Order mushroom spawn online or from local mushroom growers. Agaricus bisporus (portobella, cremini and white button mushrooms) grow from microscopic spores, not seeds. Spores are collected in the laboratory and used to inoculate grains or seed to produce a product known as spawn, the gardener’s equivalent of seed. You will require approximately two cups of spawn for a every 6 to 8 feet of growing tray. After you purchase mushroom spawn, you’ll have to create the medium or bed for the mushrooms to grow in.
Prepare a growing media of equal parts organic compost, well-aged herbivore manure (cow, horse, chicken, goat, sheep, llama) and peat moss. Mushrooms obtain all of their required growth nutrients from organic matter in the growing medium.
Grow mushrooms indoors in a growing tray. Trays should be at least 8 inches deep to contain the growing medium. Locate growing trays in a dark room where you can maintain a temperature of between 55 and 70 degrees Fahrenheit.
Fill growing trays to within 2 inches of the lip with moist organic compost. Carefully sprinkle the spores evenly onto the compost and press down firmly. Keep the trays uniformly moist and in the dark until fine white webbing (mycelium) begins to appear on the surface of the growing media.
Cover growing trays with a 1 to 2 inch layer of damp peat moss, topped with a thick layer of damp newspaper. Mist the newspaper daily for 7 to 14 days while maintaining a temperature in the growing room of 55 degrees Fahrenheit. When pinheads of young mushrooms develop, remove the newspaper and raise the temperature to 65 degrees Fahrenheit.
Continue daily misting as the mushrooms mature. Button sized mushroom can be harvested when they are about the size of a dime. If allowed to grow and develop, mushrooms can be harvested at the cremini stage of 2 to 3 inch wide caps. Cremini mushrooms are picked before the gills of the mushroom begin to open. If you wish to harvest portobellos, delay harvesting until the gills of the mushroom open and the caps have developed to 4 to 6 inches in size.

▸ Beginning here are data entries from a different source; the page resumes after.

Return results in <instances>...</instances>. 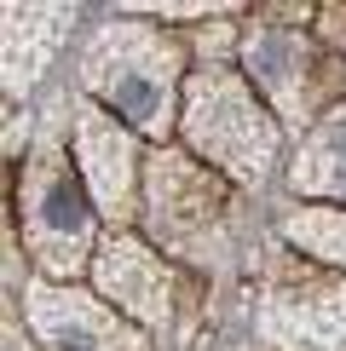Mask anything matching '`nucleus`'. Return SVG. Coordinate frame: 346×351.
<instances>
[{"label": "nucleus", "instance_id": "nucleus-6", "mask_svg": "<svg viewBox=\"0 0 346 351\" xmlns=\"http://www.w3.org/2000/svg\"><path fill=\"white\" fill-rule=\"evenodd\" d=\"M249 69L260 81L277 93V104L283 110H295L300 115V69H306V40L300 35H283V29H260V35L249 40Z\"/></svg>", "mask_w": 346, "mask_h": 351}, {"label": "nucleus", "instance_id": "nucleus-8", "mask_svg": "<svg viewBox=\"0 0 346 351\" xmlns=\"http://www.w3.org/2000/svg\"><path fill=\"white\" fill-rule=\"evenodd\" d=\"M306 190H329V196H346V110L329 115L323 133L306 144L300 156V173H295Z\"/></svg>", "mask_w": 346, "mask_h": 351}, {"label": "nucleus", "instance_id": "nucleus-2", "mask_svg": "<svg viewBox=\"0 0 346 351\" xmlns=\"http://www.w3.org/2000/svg\"><path fill=\"white\" fill-rule=\"evenodd\" d=\"M237 133L254 144L260 156H271V127L254 115V104L237 93V81H225V75H202L196 81V93H191V138L196 144H208L220 162H231L237 173H249V179H260L254 162H249V150L237 144Z\"/></svg>", "mask_w": 346, "mask_h": 351}, {"label": "nucleus", "instance_id": "nucleus-7", "mask_svg": "<svg viewBox=\"0 0 346 351\" xmlns=\"http://www.w3.org/2000/svg\"><path fill=\"white\" fill-rule=\"evenodd\" d=\"M81 150H86V173H93L98 196H104L110 208H122V196H127V144H122V133H115L104 115H93V110H86Z\"/></svg>", "mask_w": 346, "mask_h": 351}, {"label": "nucleus", "instance_id": "nucleus-4", "mask_svg": "<svg viewBox=\"0 0 346 351\" xmlns=\"http://www.w3.org/2000/svg\"><path fill=\"white\" fill-rule=\"evenodd\" d=\"M35 323H41L52 351H133L122 340V328L81 294H47L41 288L35 294Z\"/></svg>", "mask_w": 346, "mask_h": 351}, {"label": "nucleus", "instance_id": "nucleus-1", "mask_svg": "<svg viewBox=\"0 0 346 351\" xmlns=\"http://www.w3.org/2000/svg\"><path fill=\"white\" fill-rule=\"evenodd\" d=\"M168 52L150 47L144 29H110V35L93 40L86 52V81L104 86L110 104L127 110L133 127H162L168 121Z\"/></svg>", "mask_w": 346, "mask_h": 351}, {"label": "nucleus", "instance_id": "nucleus-5", "mask_svg": "<svg viewBox=\"0 0 346 351\" xmlns=\"http://www.w3.org/2000/svg\"><path fill=\"white\" fill-rule=\"evenodd\" d=\"M98 276H104V288L127 305V311H139V317H162L168 282H162V271L150 265V254H144V247H133V271H127V247L110 242L104 254H98Z\"/></svg>", "mask_w": 346, "mask_h": 351}, {"label": "nucleus", "instance_id": "nucleus-3", "mask_svg": "<svg viewBox=\"0 0 346 351\" xmlns=\"http://www.w3.org/2000/svg\"><path fill=\"white\" fill-rule=\"evenodd\" d=\"M29 237H35L41 259H47L52 271H76L81 265V247L93 237V219H86V202H81L76 179L64 173V162L35 179V196H29Z\"/></svg>", "mask_w": 346, "mask_h": 351}]
</instances>
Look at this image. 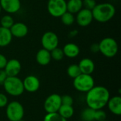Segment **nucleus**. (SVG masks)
Returning a JSON list of instances; mask_svg holds the SVG:
<instances>
[{
	"instance_id": "e433bc0d",
	"label": "nucleus",
	"mask_w": 121,
	"mask_h": 121,
	"mask_svg": "<svg viewBox=\"0 0 121 121\" xmlns=\"http://www.w3.org/2000/svg\"><path fill=\"white\" fill-rule=\"evenodd\" d=\"M23 121V119H21V120H20V121Z\"/></svg>"
},
{
	"instance_id": "39448f33",
	"label": "nucleus",
	"mask_w": 121,
	"mask_h": 121,
	"mask_svg": "<svg viewBox=\"0 0 121 121\" xmlns=\"http://www.w3.org/2000/svg\"><path fill=\"white\" fill-rule=\"evenodd\" d=\"M73 79V86L78 91L86 93L94 86V79L91 74L81 73Z\"/></svg>"
},
{
	"instance_id": "6e6552de",
	"label": "nucleus",
	"mask_w": 121,
	"mask_h": 121,
	"mask_svg": "<svg viewBox=\"0 0 121 121\" xmlns=\"http://www.w3.org/2000/svg\"><path fill=\"white\" fill-rule=\"evenodd\" d=\"M41 44L43 48L50 52L55 48L58 47L59 38L55 33L52 31H47L42 35Z\"/></svg>"
},
{
	"instance_id": "7c9ffc66",
	"label": "nucleus",
	"mask_w": 121,
	"mask_h": 121,
	"mask_svg": "<svg viewBox=\"0 0 121 121\" xmlns=\"http://www.w3.org/2000/svg\"><path fill=\"white\" fill-rule=\"evenodd\" d=\"M7 104H8L7 96L4 94L0 93V108L6 107Z\"/></svg>"
},
{
	"instance_id": "aec40b11",
	"label": "nucleus",
	"mask_w": 121,
	"mask_h": 121,
	"mask_svg": "<svg viewBox=\"0 0 121 121\" xmlns=\"http://www.w3.org/2000/svg\"><path fill=\"white\" fill-rule=\"evenodd\" d=\"M83 8L82 0H68L67 1V11L75 14Z\"/></svg>"
},
{
	"instance_id": "7ed1b4c3",
	"label": "nucleus",
	"mask_w": 121,
	"mask_h": 121,
	"mask_svg": "<svg viewBox=\"0 0 121 121\" xmlns=\"http://www.w3.org/2000/svg\"><path fill=\"white\" fill-rule=\"evenodd\" d=\"M5 91L12 96H21L24 90L23 81L16 77H8L3 84Z\"/></svg>"
},
{
	"instance_id": "0eeeda50",
	"label": "nucleus",
	"mask_w": 121,
	"mask_h": 121,
	"mask_svg": "<svg viewBox=\"0 0 121 121\" xmlns=\"http://www.w3.org/2000/svg\"><path fill=\"white\" fill-rule=\"evenodd\" d=\"M48 11L50 16L58 18L67 11V1L65 0H48Z\"/></svg>"
},
{
	"instance_id": "a878e982",
	"label": "nucleus",
	"mask_w": 121,
	"mask_h": 121,
	"mask_svg": "<svg viewBox=\"0 0 121 121\" xmlns=\"http://www.w3.org/2000/svg\"><path fill=\"white\" fill-rule=\"evenodd\" d=\"M50 55H51V58L55 61H60L65 57L62 49L58 47L55 48V49L50 51Z\"/></svg>"
},
{
	"instance_id": "393cba45",
	"label": "nucleus",
	"mask_w": 121,
	"mask_h": 121,
	"mask_svg": "<svg viewBox=\"0 0 121 121\" xmlns=\"http://www.w3.org/2000/svg\"><path fill=\"white\" fill-rule=\"evenodd\" d=\"M67 73L69 77L74 79L75 77H77V76H79L81 74V71H80V69L79 67V65H76V64L70 65L67 67Z\"/></svg>"
},
{
	"instance_id": "c85d7f7f",
	"label": "nucleus",
	"mask_w": 121,
	"mask_h": 121,
	"mask_svg": "<svg viewBox=\"0 0 121 121\" xmlns=\"http://www.w3.org/2000/svg\"><path fill=\"white\" fill-rule=\"evenodd\" d=\"M61 102H62V105L72 106L74 103V100L73 98L69 95H63L61 96Z\"/></svg>"
},
{
	"instance_id": "473e14b6",
	"label": "nucleus",
	"mask_w": 121,
	"mask_h": 121,
	"mask_svg": "<svg viewBox=\"0 0 121 121\" xmlns=\"http://www.w3.org/2000/svg\"><path fill=\"white\" fill-rule=\"evenodd\" d=\"M8 77L4 69H0V85H3L5 80Z\"/></svg>"
},
{
	"instance_id": "9d476101",
	"label": "nucleus",
	"mask_w": 121,
	"mask_h": 121,
	"mask_svg": "<svg viewBox=\"0 0 121 121\" xmlns=\"http://www.w3.org/2000/svg\"><path fill=\"white\" fill-rule=\"evenodd\" d=\"M76 14L77 16L75 18V21L81 27H86L89 26L94 20L91 11L85 8H82Z\"/></svg>"
},
{
	"instance_id": "5701e85b",
	"label": "nucleus",
	"mask_w": 121,
	"mask_h": 121,
	"mask_svg": "<svg viewBox=\"0 0 121 121\" xmlns=\"http://www.w3.org/2000/svg\"><path fill=\"white\" fill-rule=\"evenodd\" d=\"M94 113L95 110L89 107L86 108L82 111L81 118L83 121H94Z\"/></svg>"
},
{
	"instance_id": "c756f323",
	"label": "nucleus",
	"mask_w": 121,
	"mask_h": 121,
	"mask_svg": "<svg viewBox=\"0 0 121 121\" xmlns=\"http://www.w3.org/2000/svg\"><path fill=\"white\" fill-rule=\"evenodd\" d=\"M82 2H83V7L91 11L97 4L96 0H82Z\"/></svg>"
},
{
	"instance_id": "2eb2a0df",
	"label": "nucleus",
	"mask_w": 121,
	"mask_h": 121,
	"mask_svg": "<svg viewBox=\"0 0 121 121\" xmlns=\"http://www.w3.org/2000/svg\"><path fill=\"white\" fill-rule=\"evenodd\" d=\"M109 111L116 116H121V97L120 96H115L110 97L107 105Z\"/></svg>"
},
{
	"instance_id": "f257e3e1",
	"label": "nucleus",
	"mask_w": 121,
	"mask_h": 121,
	"mask_svg": "<svg viewBox=\"0 0 121 121\" xmlns=\"http://www.w3.org/2000/svg\"><path fill=\"white\" fill-rule=\"evenodd\" d=\"M110 99V92L107 88L103 86H94L86 96V103L88 107L94 109H102L106 105Z\"/></svg>"
},
{
	"instance_id": "423d86ee",
	"label": "nucleus",
	"mask_w": 121,
	"mask_h": 121,
	"mask_svg": "<svg viewBox=\"0 0 121 121\" xmlns=\"http://www.w3.org/2000/svg\"><path fill=\"white\" fill-rule=\"evenodd\" d=\"M6 115L9 121H19L24 116V108L21 103L11 101L6 105Z\"/></svg>"
},
{
	"instance_id": "4be33fe9",
	"label": "nucleus",
	"mask_w": 121,
	"mask_h": 121,
	"mask_svg": "<svg viewBox=\"0 0 121 121\" xmlns=\"http://www.w3.org/2000/svg\"><path fill=\"white\" fill-rule=\"evenodd\" d=\"M61 22L65 26H72L75 22V17L73 13L66 11L60 16Z\"/></svg>"
},
{
	"instance_id": "bb28decb",
	"label": "nucleus",
	"mask_w": 121,
	"mask_h": 121,
	"mask_svg": "<svg viewBox=\"0 0 121 121\" xmlns=\"http://www.w3.org/2000/svg\"><path fill=\"white\" fill-rule=\"evenodd\" d=\"M43 121H67V120L61 116L58 112H56L47 113L44 117Z\"/></svg>"
},
{
	"instance_id": "c9c22d12",
	"label": "nucleus",
	"mask_w": 121,
	"mask_h": 121,
	"mask_svg": "<svg viewBox=\"0 0 121 121\" xmlns=\"http://www.w3.org/2000/svg\"><path fill=\"white\" fill-rule=\"evenodd\" d=\"M107 121V120L106 119V120H104V121Z\"/></svg>"
},
{
	"instance_id": "f03ea898",
	"label": "nucleus",
	"mask_w": 121,
	"mask_h": 121,
	"mask_svg": "<svg viewBox=\"0 0 121 121\" xmlns=\"http://www.w3.org/2000/svg\"><path fill=\"white\" fill-rule=\"evenodd\" d=\"M93 18L99 23H106L116 14V8L111 3L97 4L91 10Z\"/></svg>"
},
{
	"instance_id": "a211bd4d",
	"label": "nucleus",
	"mask_w": 121,
	"mask_h": 121,
	"mask_svg": "<svg viewBox=\"0 0 121 121\" xmlns=\"http://www.w3.org/2000/svg\"><path fill=\"white\" fill-rule=\"evenodd\" d=\"M35 60L38 64H39L40 65L42 66L48 65L52 60L50 52L44 48L40 49L36 53Z\"/></svg>"
},
{
	"instance_id": "4468645a",
	"label": "nucleus",
	"mask_w": 121,
	"mask_h": 121,
	"mask_svg": "<svg viewBox=\"0 0 121 121\" xmlns=\"http://www.w3.org/2000/svg\"><path fill=\"white\" fill-rule=\"evenodd\" d=\"M11 33L13 37L17 38H21L27 35L28 33V26L22 22H16L12 25V26L9 28Z\"/></svg>"
},
{
	"instance_id": "f3484780",
	"label": "nucleus",
	"mask_w": 121,
	"mask_h": 121,
	"mask_svg": "<svg viewBox=\"0 0 121 121\" xmlns=\"http://www.w3.org/2000/svg\"><path fill=\"white\" fill-rule=\"evenodd\" d=\"M65 56L68 58H75L80 53L79 47L74 43H67L62 48Z\"/></svg>"
},
{
	"instance_id": "2f4dec72",
	"label": "nucleus",
	"mask_w": 121,
	"mask_h": 121,
	"mask_svg": "<svg viewBox=\"0 0 121 121\" xmlns=\"http://www.w3.org/2000/svg\"><path fill=\"white\" fill-rule=\"evenodd\" d=\"M7 61L8 60H7L6 56L4 55L3 54L0 53V69H4Z\"/></svg>"
},
{
	"instance_id": "9b49d317",
	"label": "nucleus",
	"mask_w": 121,
	"mask_h": 121,
	"mask_svg": "<svg viewBox=\"0 0 121 121\" xmlns=\"http://www.w3.org/2000/svg\"><path fill=\"white\" fill-rule=\"evenodd\" d=\"M0 6L8 14H11L20 10L21 4L20 0H0Z\"/></svg>"
},
{
	"instance_id": "412c9836",
	"label": "nucleus",
	"mask_w": 121,
	"mask_h": 121,
	"mask_svg": "<svg viewBox=\"0 0 121 121\" xmlns=\"http://www.w3.org/2000/svg\"><path fill=\"white\" fill-rule=\"evenodd\" d=\"M58 113L65 118V119H69L72 118L74 115V108L72 106H66V105H61L60 108L58 110Z\"/></svg>"
},
{
	"instance_id": "6ab92c4d",
	"label": "nucleus",
	"mask_w": 121,
	"mask_h": 121,
	"mask_svg": "<svg viewBox=\"0 0 121 121\" xmlns=\"http://www.w3.org/2000/svg\"><path fill=\"white\" fill-rule=\"evenodd\" d=\"M13 36L9 28L0 26V47L4 48L8 46Z\"/></svg>"
},
{
	"instance_id": "ddd939ff",
	"label": "nucleus",
	"mask_w": 121,
	"mask_h": 121,
	"mask_svg": "<svg viewBox=\"0 0 121 121\" xmlns=\"http://www.w3.org/2000/svg\"><path fill=\"white\" fill-rule=\"evenodd\" d=\"M4 69L8 77H16L21 70V64L16 59H11L7 61Z\"/></svg>"
},
{
	"instance_id": "cd10ccee",
	"label": "nucleus",
	"mask_w": 121,
	"mask_h": 121,
	"mask_svg": "<svg viewBox=\"0 0 121 121\" xmlns=\"http://www.w3.org/2000/svg\"><path fill=\"white\" fill-rule=\"evenodd\" d=\"M106 119V113L102 109L95 110L94 113V121H101Z\"/></svg>"
},
{
	"instance_id": "1a4fd4ad",
	"label": "nucleus",
	"mask_w": 121,
	"mask_h": 121,
	"mask_svg": "<svg viewBox=\"0 0 121 121\" xmlns=\"http://www.w3.org/2000/svg\"><path fill=\"white\" fill-rule=\"evenodd\" d=\"M62 105L61 96L57 94H52L48 96L44 102V109L47 113H56Z\"/></svg>"
},
{
	"instance_id": "72a5a7b5",
	"label": "nucleus",
	"mask_w": 121,
	"mask_h": 121,
	"mask_svg": "<svg viewBox=\"0 0 121 121\" xmlns=\"http://www.w3.org/2000/svg\"><path fill=\"white\" fill-rule=\"evenodd\" d=\"M90 50L94 53H96V52H99V43H93L90 47Z\"/></svg>"
},
{
	"instance_id": "dca6fc26",
	"label": "nucleus",
	"mask_w": 121,
	"mask_h": 121,
	"mask_svg": "<svg viewBox=\"0 0 121 121\" xmlns=\"http://www.w3.org/2000/svg\"><path fill=\"white\" fill-rule=\"evenodd\" d=\"M81 73L91 74L95 69V64L90 58H83L78 64Z\"/></svg>"
},
{
	"instance_id": "20e7f679",
	"label": "nucleus",
	"mask_w": 121,
	"mask_h": 121,
	"mask_svg": "<svg viewBox=\"0 0 121 121\" xmlns=\"http://www.w3.org/2000/svg\"><path fill=\"white\" fill-rule=\"evenodd\" d=\"M99 52L108 58L115 57L118 51V45L117 41L111 37L103 38L99 43Z\"/></svg>"
},
{
	"instance_id": "b1692460",
	"label": "nucleus",
	"mask_w": 121,
	"mask_h": 121,
	"mask_svg": "<svg viewBox=\"0 0 121 121\" xmlns=\"http://www.w3.org/2000/svg\"><path fill=\"white\" fill-rule=\"evenodd\" d=\"M14 23V20H13V18L9 15V14H6V15H4L1 18V20H0V24H1V27H4V28H10L12 25Z\"/></svg>"
},
{
	"instance_id": "f8f14e48",
	"label": "nucleus",
	"mask_w": 121,
	"mask_h": 121,
	"mask_svg": "<svg viewBox=\"0 0 121 121\" xmlns=\"http://www.w3.org/2000/svg\"><path fill=\"white\" fill-rule=\"evenodd\" d=\"M23 88L28 92L33 93L37 91L40 88V80L34 75L27 76L23 81Z\"/></svg>"
},
{
	"instance_id": "f704fd0d",
	"label": "nucleus",
	"mask_w": 121,
	"mask_h": 121,
	"mask_svg": "<svg viewBox=\"0 0 121 121\" xmlns=\"http://www.w3.org/2000/svg\"><path fill=\"white\" fill-rule=\"evenodd\" d=\"M1 11H2V9H1V6H0V13H1Z\"/></svg>"
}]
</instances>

Mushrooms are perishable. To keep them longest, its best to refrigerate them, unwashed. Under refrigeration they will stay fresh seven to ten days. Fresh mushrooms can be broiled, sauteed, grilled, braised, stewed, or deep-fried. A bountiful harvest can be preserved by canning, pickling, drying and grinding the dry mushrooms into powder to add to soups, stews and sauces.
Keep growing medium uniformly moist at all time. If allowed to dry out, mushroom spawn will die.